Bild: „Spiegel“-Chef Brinkbäumer sucht das Kaffeearoma in der Ferne
Shalömchen taz-Medienredaktion!
Wie angekündigt, melde ich mich heute aus Israel, einem kleinen Land mit
viel Knall. Nun ist es ja nicht so, dass nur hier Dinge geschehen, von
denen mein Opa gesagt hätte: „Sachen gibt's, die gibt's gar nicht“. Nein,
völlig irre Dinge passieren auch in Deutschland, weswegen ich mich
entschieden habe, die online-Ausgabe dieser hübschen Kolumne als extended
Version anzulegen. Das bedeutet, für die Holzklasse wird’s monoländarisch,
während es in der Stromabteilung mit viel G&J- und Spiegel-Gaga weitergeht.
Also, Israel. Ich hatte angenommen, dass ich mich zu diesem Zeitpunkt, am
vierten Tag, unterwegs mit der Bundeszentrale für politische Bildung, gar
nicht retten könnte vor Infos.

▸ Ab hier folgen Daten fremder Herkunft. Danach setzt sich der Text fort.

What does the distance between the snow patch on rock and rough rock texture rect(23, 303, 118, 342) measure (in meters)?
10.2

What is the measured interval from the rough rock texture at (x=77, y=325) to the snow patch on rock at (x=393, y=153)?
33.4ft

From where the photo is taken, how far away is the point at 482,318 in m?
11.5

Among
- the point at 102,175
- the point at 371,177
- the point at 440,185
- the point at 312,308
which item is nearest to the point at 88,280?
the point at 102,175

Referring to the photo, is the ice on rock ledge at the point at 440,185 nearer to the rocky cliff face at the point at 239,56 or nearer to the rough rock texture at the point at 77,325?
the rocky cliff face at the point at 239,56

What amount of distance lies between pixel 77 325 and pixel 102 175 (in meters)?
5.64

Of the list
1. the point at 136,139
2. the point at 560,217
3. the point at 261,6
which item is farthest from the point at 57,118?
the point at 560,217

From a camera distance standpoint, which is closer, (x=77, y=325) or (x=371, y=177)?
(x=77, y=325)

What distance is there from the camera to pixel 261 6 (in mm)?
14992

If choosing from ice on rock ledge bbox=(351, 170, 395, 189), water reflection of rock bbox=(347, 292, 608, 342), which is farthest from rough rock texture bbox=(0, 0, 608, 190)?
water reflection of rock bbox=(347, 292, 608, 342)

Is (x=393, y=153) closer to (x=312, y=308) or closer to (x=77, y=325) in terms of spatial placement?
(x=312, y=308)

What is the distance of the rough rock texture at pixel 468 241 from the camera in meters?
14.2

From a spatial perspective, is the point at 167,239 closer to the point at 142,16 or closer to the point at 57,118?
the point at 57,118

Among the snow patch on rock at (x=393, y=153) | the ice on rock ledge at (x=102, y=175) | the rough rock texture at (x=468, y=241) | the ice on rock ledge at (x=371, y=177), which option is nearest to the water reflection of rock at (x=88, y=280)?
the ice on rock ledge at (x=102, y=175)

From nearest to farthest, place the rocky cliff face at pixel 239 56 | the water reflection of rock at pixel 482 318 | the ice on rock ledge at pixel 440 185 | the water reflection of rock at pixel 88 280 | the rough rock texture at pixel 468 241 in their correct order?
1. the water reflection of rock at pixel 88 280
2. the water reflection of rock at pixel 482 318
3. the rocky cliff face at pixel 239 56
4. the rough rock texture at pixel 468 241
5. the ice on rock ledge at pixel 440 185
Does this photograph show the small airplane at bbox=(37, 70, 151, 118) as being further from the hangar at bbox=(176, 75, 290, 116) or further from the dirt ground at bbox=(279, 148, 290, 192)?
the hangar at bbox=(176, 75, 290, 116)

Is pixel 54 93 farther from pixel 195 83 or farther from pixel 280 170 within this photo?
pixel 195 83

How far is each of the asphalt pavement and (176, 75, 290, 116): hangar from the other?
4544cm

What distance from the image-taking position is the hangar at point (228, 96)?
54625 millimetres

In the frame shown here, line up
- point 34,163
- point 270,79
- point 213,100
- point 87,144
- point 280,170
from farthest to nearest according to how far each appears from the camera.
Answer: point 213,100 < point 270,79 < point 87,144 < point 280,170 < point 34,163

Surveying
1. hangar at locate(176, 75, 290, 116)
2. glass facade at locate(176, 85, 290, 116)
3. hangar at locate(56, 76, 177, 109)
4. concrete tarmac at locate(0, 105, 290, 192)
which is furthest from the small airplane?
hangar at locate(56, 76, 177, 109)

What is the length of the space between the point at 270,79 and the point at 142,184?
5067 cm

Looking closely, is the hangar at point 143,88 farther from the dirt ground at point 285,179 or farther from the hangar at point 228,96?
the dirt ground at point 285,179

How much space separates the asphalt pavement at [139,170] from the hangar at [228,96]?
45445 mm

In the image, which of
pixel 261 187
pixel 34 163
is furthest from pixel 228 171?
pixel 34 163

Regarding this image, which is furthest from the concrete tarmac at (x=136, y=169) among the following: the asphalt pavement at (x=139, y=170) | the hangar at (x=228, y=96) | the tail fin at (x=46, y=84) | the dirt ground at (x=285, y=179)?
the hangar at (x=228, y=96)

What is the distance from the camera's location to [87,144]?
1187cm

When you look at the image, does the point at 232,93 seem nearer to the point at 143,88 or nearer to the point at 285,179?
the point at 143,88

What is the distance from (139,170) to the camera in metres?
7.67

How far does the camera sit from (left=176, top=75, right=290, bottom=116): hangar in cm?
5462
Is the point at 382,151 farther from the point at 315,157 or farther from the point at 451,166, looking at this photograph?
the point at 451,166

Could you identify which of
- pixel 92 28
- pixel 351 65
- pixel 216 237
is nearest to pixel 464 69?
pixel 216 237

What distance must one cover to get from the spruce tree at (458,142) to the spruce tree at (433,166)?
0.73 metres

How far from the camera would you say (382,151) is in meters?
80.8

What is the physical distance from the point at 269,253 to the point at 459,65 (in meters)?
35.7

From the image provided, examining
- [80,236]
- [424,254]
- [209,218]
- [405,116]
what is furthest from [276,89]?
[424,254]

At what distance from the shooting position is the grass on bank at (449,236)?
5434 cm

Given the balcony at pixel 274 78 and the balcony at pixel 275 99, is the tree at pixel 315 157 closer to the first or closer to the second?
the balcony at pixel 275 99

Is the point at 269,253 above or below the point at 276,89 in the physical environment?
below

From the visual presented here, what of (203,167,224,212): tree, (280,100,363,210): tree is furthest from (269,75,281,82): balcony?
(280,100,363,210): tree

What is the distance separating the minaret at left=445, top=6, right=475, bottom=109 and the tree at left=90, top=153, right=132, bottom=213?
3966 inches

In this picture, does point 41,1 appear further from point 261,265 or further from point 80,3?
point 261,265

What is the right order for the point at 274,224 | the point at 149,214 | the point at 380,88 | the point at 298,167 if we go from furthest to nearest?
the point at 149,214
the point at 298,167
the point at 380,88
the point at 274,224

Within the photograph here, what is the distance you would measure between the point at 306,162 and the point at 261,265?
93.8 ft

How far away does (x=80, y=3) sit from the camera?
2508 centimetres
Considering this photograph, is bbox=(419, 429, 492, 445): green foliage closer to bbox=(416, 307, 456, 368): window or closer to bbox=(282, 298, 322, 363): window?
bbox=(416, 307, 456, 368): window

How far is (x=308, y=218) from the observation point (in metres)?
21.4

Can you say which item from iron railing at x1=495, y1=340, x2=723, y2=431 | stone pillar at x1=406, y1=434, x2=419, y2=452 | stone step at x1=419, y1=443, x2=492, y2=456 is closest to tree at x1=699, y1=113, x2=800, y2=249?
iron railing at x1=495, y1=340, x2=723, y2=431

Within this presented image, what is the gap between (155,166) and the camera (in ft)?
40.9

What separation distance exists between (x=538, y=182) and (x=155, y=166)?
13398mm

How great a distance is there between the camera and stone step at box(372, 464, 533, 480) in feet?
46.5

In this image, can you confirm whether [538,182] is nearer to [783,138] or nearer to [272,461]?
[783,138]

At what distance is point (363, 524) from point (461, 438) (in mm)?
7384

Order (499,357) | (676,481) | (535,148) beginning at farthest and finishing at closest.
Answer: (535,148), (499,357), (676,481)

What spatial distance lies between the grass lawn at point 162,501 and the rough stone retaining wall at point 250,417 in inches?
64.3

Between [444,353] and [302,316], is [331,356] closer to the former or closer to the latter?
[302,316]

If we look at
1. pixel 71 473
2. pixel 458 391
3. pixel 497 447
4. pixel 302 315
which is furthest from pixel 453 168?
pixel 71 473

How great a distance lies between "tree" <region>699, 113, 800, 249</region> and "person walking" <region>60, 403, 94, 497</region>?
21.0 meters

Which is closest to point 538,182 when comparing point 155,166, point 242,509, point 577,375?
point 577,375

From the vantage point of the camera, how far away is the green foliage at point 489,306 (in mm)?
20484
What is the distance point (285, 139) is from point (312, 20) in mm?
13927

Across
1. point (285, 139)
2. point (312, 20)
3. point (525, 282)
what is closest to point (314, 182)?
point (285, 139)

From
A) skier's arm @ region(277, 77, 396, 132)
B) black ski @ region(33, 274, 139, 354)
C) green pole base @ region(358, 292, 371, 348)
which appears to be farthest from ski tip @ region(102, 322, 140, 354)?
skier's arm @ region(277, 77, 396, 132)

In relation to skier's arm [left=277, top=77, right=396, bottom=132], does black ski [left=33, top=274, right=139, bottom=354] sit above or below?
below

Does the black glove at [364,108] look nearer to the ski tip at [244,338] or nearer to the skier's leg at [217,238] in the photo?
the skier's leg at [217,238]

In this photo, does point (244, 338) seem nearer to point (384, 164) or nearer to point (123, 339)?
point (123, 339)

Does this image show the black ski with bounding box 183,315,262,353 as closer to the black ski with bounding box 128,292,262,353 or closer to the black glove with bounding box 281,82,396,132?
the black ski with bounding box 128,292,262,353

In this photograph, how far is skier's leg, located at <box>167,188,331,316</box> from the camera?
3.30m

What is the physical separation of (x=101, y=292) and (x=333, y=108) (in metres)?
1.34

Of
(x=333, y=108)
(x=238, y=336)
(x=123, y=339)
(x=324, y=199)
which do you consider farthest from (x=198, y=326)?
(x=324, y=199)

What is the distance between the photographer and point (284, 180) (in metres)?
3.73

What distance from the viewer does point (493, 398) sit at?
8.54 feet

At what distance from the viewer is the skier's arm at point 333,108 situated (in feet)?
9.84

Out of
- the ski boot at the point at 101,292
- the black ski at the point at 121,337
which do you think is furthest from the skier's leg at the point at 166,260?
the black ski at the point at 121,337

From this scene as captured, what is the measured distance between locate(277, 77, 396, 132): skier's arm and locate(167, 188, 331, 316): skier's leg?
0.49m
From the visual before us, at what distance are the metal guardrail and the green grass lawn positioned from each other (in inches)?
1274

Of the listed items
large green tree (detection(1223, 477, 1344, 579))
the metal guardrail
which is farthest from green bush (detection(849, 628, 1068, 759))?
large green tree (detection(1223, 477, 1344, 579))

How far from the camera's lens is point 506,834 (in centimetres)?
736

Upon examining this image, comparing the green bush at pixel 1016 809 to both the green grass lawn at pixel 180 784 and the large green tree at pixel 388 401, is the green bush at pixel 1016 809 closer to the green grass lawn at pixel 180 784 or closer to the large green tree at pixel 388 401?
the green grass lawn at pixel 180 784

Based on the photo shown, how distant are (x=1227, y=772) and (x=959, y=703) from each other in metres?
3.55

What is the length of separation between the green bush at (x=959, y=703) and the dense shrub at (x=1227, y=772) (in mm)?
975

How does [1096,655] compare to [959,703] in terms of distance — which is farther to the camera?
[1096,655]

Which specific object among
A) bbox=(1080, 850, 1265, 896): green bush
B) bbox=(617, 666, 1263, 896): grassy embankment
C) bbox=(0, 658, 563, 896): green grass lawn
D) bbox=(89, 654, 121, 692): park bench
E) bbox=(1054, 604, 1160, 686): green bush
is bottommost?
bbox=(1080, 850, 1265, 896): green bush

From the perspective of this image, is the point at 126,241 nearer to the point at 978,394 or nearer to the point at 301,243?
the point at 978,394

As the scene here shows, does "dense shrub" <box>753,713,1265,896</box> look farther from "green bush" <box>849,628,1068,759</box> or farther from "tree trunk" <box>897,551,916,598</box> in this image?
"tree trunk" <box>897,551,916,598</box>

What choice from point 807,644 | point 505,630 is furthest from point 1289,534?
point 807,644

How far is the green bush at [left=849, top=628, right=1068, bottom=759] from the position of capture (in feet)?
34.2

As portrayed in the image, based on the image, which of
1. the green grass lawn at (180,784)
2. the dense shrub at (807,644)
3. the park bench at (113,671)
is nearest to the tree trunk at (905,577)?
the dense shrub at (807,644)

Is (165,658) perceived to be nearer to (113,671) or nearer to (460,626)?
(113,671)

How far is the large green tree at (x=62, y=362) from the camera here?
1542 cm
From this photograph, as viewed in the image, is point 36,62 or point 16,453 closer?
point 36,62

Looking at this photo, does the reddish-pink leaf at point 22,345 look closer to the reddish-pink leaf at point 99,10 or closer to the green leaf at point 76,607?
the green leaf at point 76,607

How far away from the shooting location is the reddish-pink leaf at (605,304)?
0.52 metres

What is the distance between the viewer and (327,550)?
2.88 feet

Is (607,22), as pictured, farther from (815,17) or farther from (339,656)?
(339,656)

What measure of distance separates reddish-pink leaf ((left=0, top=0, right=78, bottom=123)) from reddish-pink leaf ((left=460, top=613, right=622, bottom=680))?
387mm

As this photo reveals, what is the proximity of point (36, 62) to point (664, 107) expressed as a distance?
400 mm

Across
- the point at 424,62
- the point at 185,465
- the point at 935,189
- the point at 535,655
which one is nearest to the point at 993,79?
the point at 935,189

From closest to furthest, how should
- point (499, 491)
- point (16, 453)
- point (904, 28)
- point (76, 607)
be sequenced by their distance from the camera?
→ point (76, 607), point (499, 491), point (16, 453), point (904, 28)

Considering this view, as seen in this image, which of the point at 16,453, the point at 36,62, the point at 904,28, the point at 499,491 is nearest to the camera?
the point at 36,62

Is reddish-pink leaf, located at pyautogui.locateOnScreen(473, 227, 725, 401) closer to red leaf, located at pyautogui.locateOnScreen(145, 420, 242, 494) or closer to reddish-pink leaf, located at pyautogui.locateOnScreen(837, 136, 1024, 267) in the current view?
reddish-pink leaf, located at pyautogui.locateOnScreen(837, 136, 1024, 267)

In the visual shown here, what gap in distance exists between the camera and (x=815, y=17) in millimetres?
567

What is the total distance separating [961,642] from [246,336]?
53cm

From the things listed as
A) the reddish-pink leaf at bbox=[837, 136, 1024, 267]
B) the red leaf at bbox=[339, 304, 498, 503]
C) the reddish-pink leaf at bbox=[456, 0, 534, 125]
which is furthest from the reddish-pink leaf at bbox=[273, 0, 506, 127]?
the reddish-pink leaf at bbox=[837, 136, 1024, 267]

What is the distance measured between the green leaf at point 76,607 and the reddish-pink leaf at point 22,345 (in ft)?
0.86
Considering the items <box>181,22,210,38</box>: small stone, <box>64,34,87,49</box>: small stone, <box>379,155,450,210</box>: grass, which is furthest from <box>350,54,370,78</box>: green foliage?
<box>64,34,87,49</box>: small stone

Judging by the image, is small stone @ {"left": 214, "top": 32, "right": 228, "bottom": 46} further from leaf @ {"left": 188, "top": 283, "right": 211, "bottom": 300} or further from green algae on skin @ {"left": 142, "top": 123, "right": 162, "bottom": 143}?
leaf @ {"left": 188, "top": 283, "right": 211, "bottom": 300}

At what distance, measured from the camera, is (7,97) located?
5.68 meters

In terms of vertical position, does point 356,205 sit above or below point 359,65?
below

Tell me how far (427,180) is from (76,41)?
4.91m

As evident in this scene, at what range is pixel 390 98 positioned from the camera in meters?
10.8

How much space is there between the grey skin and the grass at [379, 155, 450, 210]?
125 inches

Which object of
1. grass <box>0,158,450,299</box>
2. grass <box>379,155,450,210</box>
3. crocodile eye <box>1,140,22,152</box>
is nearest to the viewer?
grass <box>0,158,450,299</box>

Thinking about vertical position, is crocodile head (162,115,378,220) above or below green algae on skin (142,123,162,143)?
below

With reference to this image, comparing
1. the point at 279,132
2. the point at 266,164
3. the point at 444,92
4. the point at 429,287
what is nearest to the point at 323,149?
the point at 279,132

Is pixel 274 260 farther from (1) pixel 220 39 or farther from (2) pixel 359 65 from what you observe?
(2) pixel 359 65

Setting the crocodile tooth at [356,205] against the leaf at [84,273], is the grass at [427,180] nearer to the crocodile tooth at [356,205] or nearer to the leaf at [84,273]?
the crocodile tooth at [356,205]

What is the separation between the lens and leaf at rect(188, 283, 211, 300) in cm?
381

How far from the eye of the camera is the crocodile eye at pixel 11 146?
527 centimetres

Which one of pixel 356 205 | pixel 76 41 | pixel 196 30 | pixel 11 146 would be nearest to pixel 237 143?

Zumal wir so schöne Termine hatten, wie die
Korrespondenten von ARD, ZDF, der Zeit und der Welt zu treffen. Aber, was
soll man sagen? Außer mir hatte keiner Lust, was über das
Korrespondentendasein zu erfahren.
Darüber, was man so als staatstreuer ZDF-Mann sagen darf und was nicht. Und
ob es nicht etwas eigenartig ist, wenn man sich als Journalist des
Weltenretters Axel Springer verpflichtet, für „die Unterstützung der
Lebensrechte des israelischen Volkes“ einzutreten. Eine Leitlinie, gegen
die „kein Journalist des Hauses ungestraft verstoßen darf“ – ungeachtet
dessen, dass auch ich den Anspruch eines jeden Volkes auf ein Lebensrecht
nicht infrage stellen möchte. Nee, darauf hatte irgendwie keiner Bock.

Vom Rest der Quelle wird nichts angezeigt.